Vers la création d' 'EURO ECHO', un mécanisme d'aide d'urgence pour les migrants dans l'UE

Bruxelles, 02/03/2016 (Agence Europe) - Face au désarroi des États membres de l'UE submergés par l'afflux exceptionnel de migrants et de réfugiés, la Commission européenne a proposé, mercredi 2 mars, que l'UE se dote d'un mécanisme d'aide d'urgence qui lui permettrait de réagir plus rapidement aux crises humanitaires de grande ampleur sur son propre territoire.

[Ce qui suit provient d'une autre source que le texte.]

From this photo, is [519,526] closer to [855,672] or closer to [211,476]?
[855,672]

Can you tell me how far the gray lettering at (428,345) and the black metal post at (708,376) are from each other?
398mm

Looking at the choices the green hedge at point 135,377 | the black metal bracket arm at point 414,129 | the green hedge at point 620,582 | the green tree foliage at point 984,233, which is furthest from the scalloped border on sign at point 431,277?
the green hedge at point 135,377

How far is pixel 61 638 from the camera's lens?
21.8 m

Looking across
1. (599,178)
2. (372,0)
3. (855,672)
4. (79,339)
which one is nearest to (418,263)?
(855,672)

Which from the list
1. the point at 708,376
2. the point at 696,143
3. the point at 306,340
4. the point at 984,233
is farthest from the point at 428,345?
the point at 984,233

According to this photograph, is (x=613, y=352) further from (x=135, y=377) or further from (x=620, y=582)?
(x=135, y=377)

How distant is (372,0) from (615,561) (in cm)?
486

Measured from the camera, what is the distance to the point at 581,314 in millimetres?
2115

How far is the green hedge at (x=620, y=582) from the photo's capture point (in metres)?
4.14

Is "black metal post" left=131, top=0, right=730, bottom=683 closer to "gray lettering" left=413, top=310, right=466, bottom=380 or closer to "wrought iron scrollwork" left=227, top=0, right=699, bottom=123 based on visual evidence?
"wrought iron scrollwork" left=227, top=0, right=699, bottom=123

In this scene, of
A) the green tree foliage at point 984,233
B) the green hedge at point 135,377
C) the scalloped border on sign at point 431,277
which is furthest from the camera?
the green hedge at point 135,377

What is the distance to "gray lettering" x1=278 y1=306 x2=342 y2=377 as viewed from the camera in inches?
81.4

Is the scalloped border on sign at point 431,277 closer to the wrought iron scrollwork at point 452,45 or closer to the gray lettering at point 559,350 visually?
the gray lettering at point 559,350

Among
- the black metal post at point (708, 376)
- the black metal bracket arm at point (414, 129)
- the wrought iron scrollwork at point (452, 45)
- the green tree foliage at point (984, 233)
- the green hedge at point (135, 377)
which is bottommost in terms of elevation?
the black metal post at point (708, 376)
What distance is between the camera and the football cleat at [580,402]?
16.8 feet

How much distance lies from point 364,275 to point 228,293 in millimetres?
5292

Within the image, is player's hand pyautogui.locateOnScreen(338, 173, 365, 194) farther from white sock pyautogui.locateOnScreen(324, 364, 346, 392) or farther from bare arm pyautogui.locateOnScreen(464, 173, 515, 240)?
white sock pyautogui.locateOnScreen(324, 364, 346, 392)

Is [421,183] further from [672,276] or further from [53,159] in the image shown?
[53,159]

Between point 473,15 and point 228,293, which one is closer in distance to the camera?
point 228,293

Ce faisant, la Commission répond à la demande du Conseil européen des 18 et 19 février en faveur de propositions dans ce sens, et le projet de règlement du Conseil approuvé mercredi par le collège des commissaires doit permettre la création d'un instrument financier inédit, baptisé EURO ECHO.

Appelé à voir rapidement le jour, comme le souhaite la Commission, il mettra à profit l'expertise et l'expérience acquise par ECHO, le service d'aide humanitaire et de protection civile de l'UE destiné à secourir les populations vulnérables dans les pays tiers, sans pour autant puiser dans le budget d'ECHO (contrairement à ce que nous avions erronément indiqué dans EUROPE 11502).

« Nous ne savons pas encore dans quelles rubriques du budget nous irons puiser les fonds », reconnaissait, mercredi, un haut fonctionnaire de l'UE. Mais, dans les deux semaines qui viennent, la Commission proposera au Parlement et au Conseil, en tant qu'autorité budgétaire, un budget rectificatif pour créer une ligne budgétaire (dans la rubrique III 'Actions au sein de l'UE', sans dépasser les plafonds du budget pluriannuel).

Cet instrument devra être doté de 700 millions d'euros pour les trois prochaines années. Ce montant correspond aux besoins humanitaires estimés. Le Haut-Commissariat des Nations unies pour les réfugiés (UNHCR) avertissait, mardi 1er mars, de l'imminence d'une crise humanitaire en Grèce et accusait l'Europe d'avoir « elle-même largement induit cette crise » en ne mettant pas en oeuvre les plans de relocalisation qu'elle a convenus et en assistant impuissante à la fermeture des frontières par les États membres.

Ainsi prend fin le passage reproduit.